## Passage
● ● ● ● ●

When we weren’t manning the 20th Century booth, we wandered around the convention and I was appalled at the merchandising going on. I didn’t know the word “kitsch” at that point, but my aesthetic sense was offended that most of the stuff was cheap and ugly looking, the art was bad, and there was so much commercialism. I wished Jesus would come in there and knock over tables like he had with the money-changers in the Temple. One redeeming part of the experience was a music group performing at the convention called “Brush Arbor.” When they explained their name, I learned about the open-air “gospel meetings” that had taken place across the country during the Great Revival.
Chip started it. Being seven years older than me, Chip was of course into popular music first, and he opened my ears and imagination to the world of radio and records. One thing that delighted me was reciting and singing almost in its entirety the Stan Freberg album, The United States of America: The Early Years. He and I would sing and recite it in the back seat of the car on the way to the mountains. I can still perform pieces of it, especially “Betsy Ross and the Flag” and “Take An Indian to Lunch,” but sadly these days Chip falters and I have to do most of his part along with mine. We also loved some other comedy albums, like the “2000 Year Old Man” routine of Carl Reiner and Mel Brooks, and the Vaughan Meader takeoff on the Kennedy family which was removed from the market after the assassination.

● ● ● ● ●

## Material shown
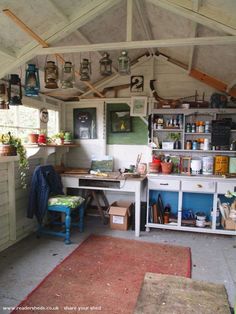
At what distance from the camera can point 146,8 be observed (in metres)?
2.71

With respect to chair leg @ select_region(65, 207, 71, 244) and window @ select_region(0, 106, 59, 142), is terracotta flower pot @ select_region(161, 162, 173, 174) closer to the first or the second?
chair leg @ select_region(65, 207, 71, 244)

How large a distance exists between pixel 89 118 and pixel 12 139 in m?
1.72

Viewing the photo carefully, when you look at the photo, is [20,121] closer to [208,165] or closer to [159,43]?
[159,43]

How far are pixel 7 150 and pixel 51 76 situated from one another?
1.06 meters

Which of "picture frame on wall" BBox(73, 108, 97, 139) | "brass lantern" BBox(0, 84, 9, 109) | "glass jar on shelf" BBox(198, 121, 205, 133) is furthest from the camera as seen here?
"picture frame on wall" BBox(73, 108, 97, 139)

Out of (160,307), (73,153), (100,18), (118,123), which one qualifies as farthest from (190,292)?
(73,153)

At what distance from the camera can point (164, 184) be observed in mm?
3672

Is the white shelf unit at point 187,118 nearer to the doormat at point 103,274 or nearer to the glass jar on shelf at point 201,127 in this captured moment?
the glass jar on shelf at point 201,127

● ● ● ● ●

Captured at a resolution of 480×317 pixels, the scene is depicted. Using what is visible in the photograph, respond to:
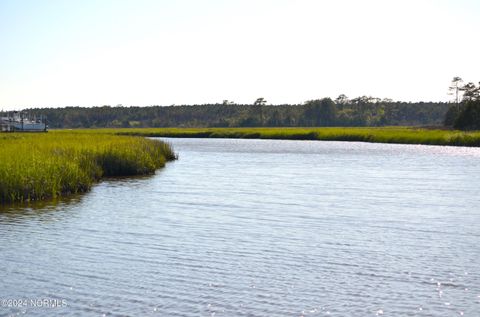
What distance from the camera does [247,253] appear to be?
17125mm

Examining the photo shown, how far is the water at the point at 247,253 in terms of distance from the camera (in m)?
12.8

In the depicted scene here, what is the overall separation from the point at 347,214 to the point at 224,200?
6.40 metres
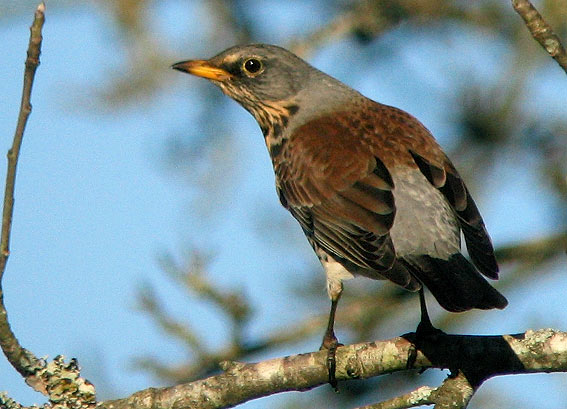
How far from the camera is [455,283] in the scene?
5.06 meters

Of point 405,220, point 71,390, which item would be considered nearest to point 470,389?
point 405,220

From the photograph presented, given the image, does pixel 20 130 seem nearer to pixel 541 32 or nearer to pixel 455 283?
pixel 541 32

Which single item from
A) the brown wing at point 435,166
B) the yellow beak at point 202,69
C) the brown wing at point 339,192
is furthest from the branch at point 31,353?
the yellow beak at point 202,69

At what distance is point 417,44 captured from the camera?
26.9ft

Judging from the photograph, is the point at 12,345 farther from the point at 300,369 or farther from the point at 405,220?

● ● ● ● ●

## Task objective
Swap "back seat" for "rear seat" and write out again the part of the passage about the comedy albums that opens with the words containing "Chip started it." and closes with "after the assassination.".

## Output for this task
Chip started it. Being seven years older than me, Chip was of course into popular music first, and he opened my ears and imagination to the world of radio and records. One thing that delighted me was reciting and singing almost in its entirety the Stan Freberg album, The United States of America: The Early Years. He and I would sing and recite it in the rear seat of the car on the way to the mountains. I can still perform pieces of it, especially “Betsy Ross and the Flag” and “Take An Indian to Lunch,” but sadly these days Chip falters and I have to do most of his part along with mine. We also loved some other comedy albums, like the “2000 Year Old Man” routine of Carl Reiner and Mel Brooks, and the Vaughan Meader takeoff on the Kennedy family which was removed from the market after the assassination.